Most importantly, it taught me that confidence in traffic analysis comes from repetition, patience, and structured thinking.

Not speed.


What My Escalation Notes Would Look Like:

Incident Summary

A malicious document attachment triggered outbound suspicious network communication from the victim workstation after macro execution.

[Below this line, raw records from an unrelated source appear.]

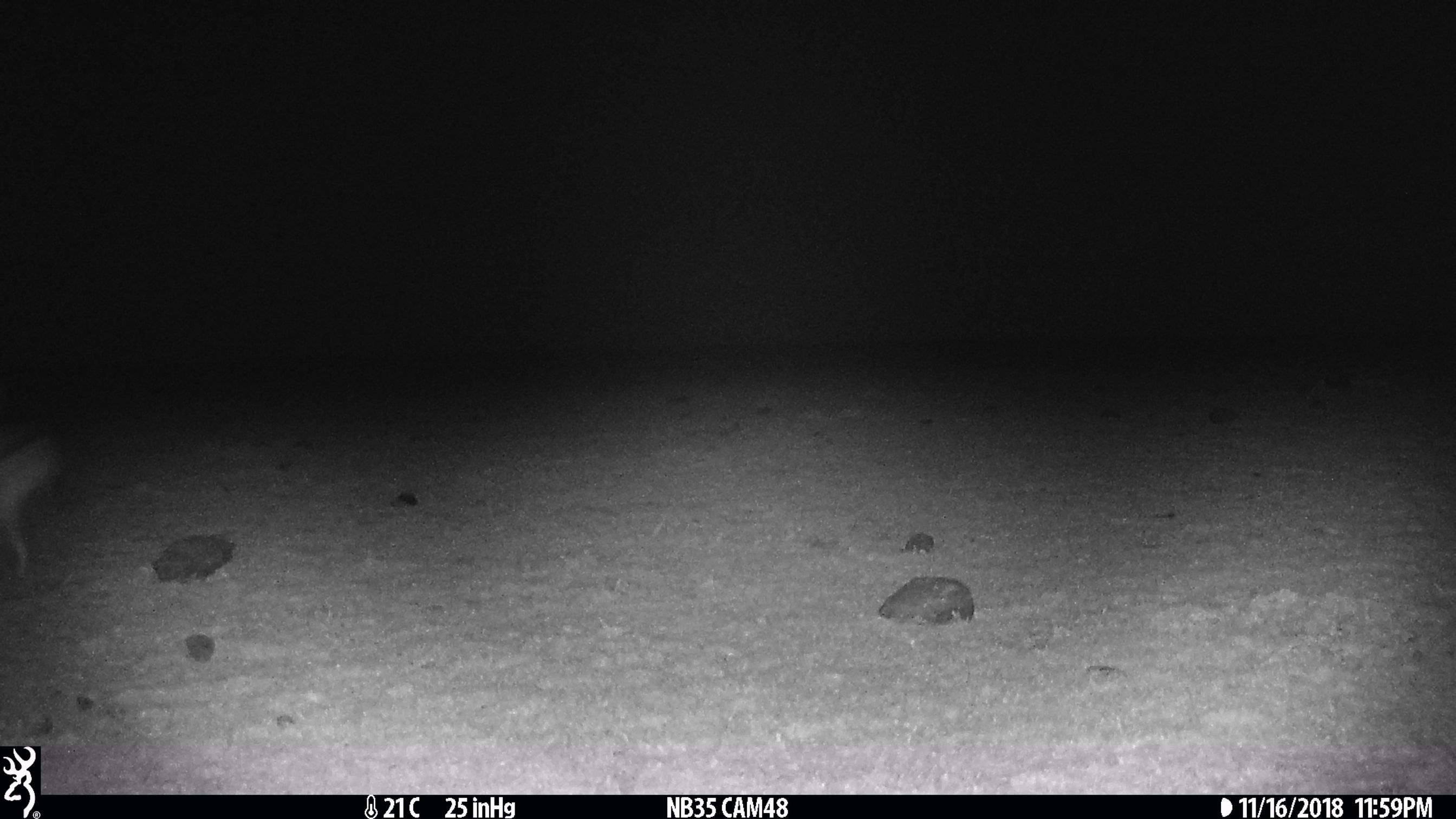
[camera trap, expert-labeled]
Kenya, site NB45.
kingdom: Animalia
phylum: Chordata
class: Mammalia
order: Artiodactyla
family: Bovidae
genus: Eudorcas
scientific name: Eudorcas thomsonii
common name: thomon's gazelle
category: gazelle thomsons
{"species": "gazelle thomsons (thomon's gazelle) (Eudorcas thomsonii)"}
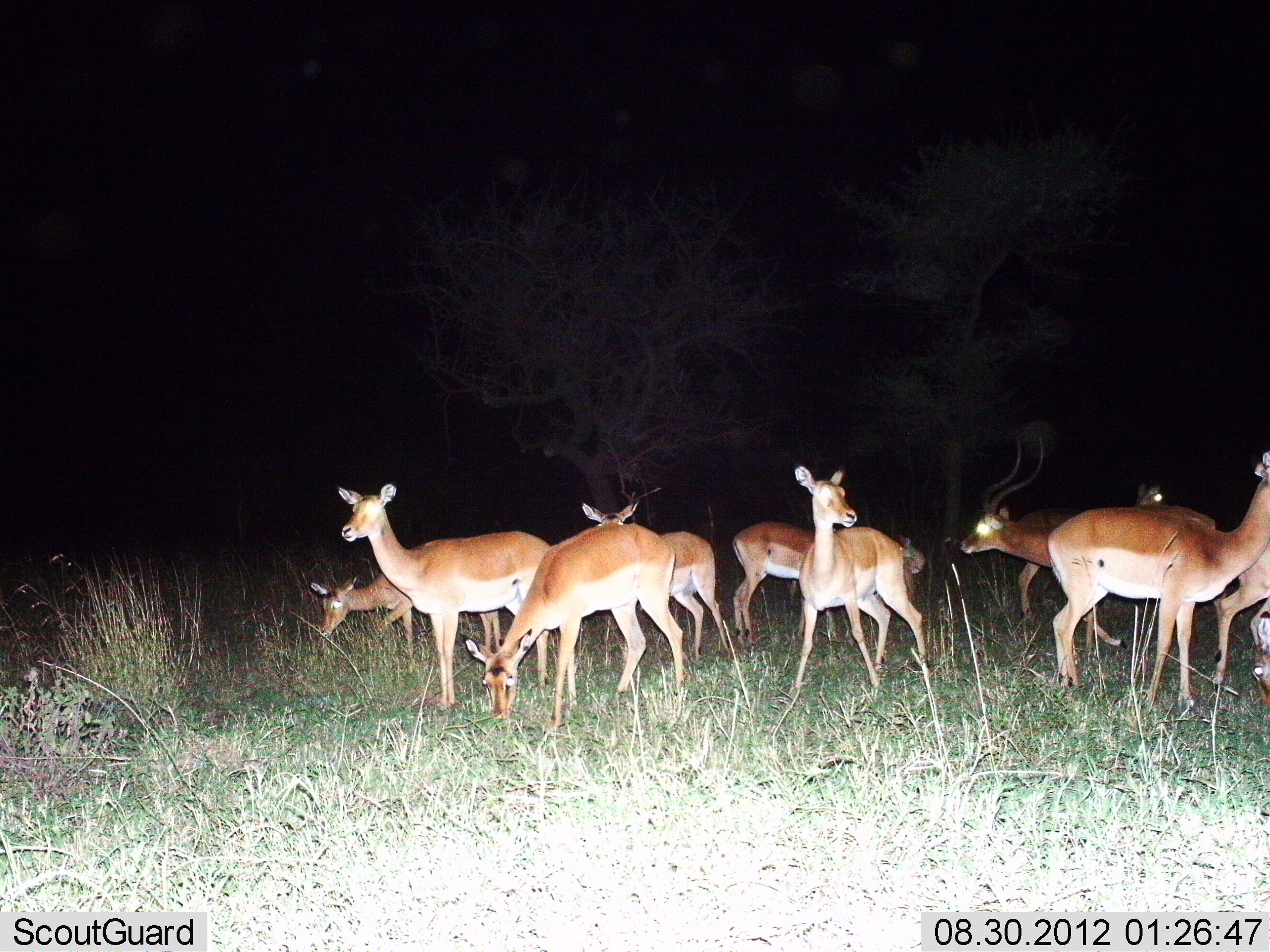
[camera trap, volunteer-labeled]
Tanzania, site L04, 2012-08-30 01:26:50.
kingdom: Animalia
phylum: Chordata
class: Mammalia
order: Artiodactyla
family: Bovidae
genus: Aepyceros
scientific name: Aepyceros melampus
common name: impala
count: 10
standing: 90%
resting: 0%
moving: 30%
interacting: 0%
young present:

Multiple malicious domains and Cobalt Strike infrastructure were identified within the PCAP.


Key Findings

Initial Malicious HTTP Activity

  • Timestamp: 2021-09-24 16:44:38
  • Malicious Domain: axxxxxxal.com
  • Downloaded File: documents.zip
  • Embedded File: chart-xxxxxxx.xls

Additional Malicious Infrastructure

  • fxxxxxxxxls.com.au
  • txxxxxxgt.com
  • nxx.axxxxcold.com

Cobalt Strike Infrastructure

  • 185.1xx.xx.1xx
  • 1xx.1xx.204.xxx
  • Associated Domains:
    • suxxxxter.live
    • securityxxxxxxf.com

Post-Infection Activity

  • Domain: maxxxxxost.net
  • Observed HTTP POST communications
  • Beacon-like outbound traffic observed

Additional Malware Behavior

  • External IP discovery via api.ixxx.org
  • SMTP traffic consistent with malicious spam activity

Recommended Actions

  • Isolate affected host immediately
  • Block identified domains and IP addresses
  • Reset affected credentials
  • Scan environment for lateral movement indicators
  • Hunt for additional hosts communicating with identified infrastructure
  • Review email gateway logs for related phishing attempts
  • Submit indicators to threat intelligence platform

My Final Thoughts

This challenge reminded me that becoming a SOC analyst is not about memorizing filters or rushing through packets. It is about learning how to stay calm in uncertainty and stick it out.

The packets will always look overwhelming at first. But with enough repetition, structure, and patience, the chaos slowly starts turning into a story.

And this time, for the first time in a while, I felt like I could actually read the story.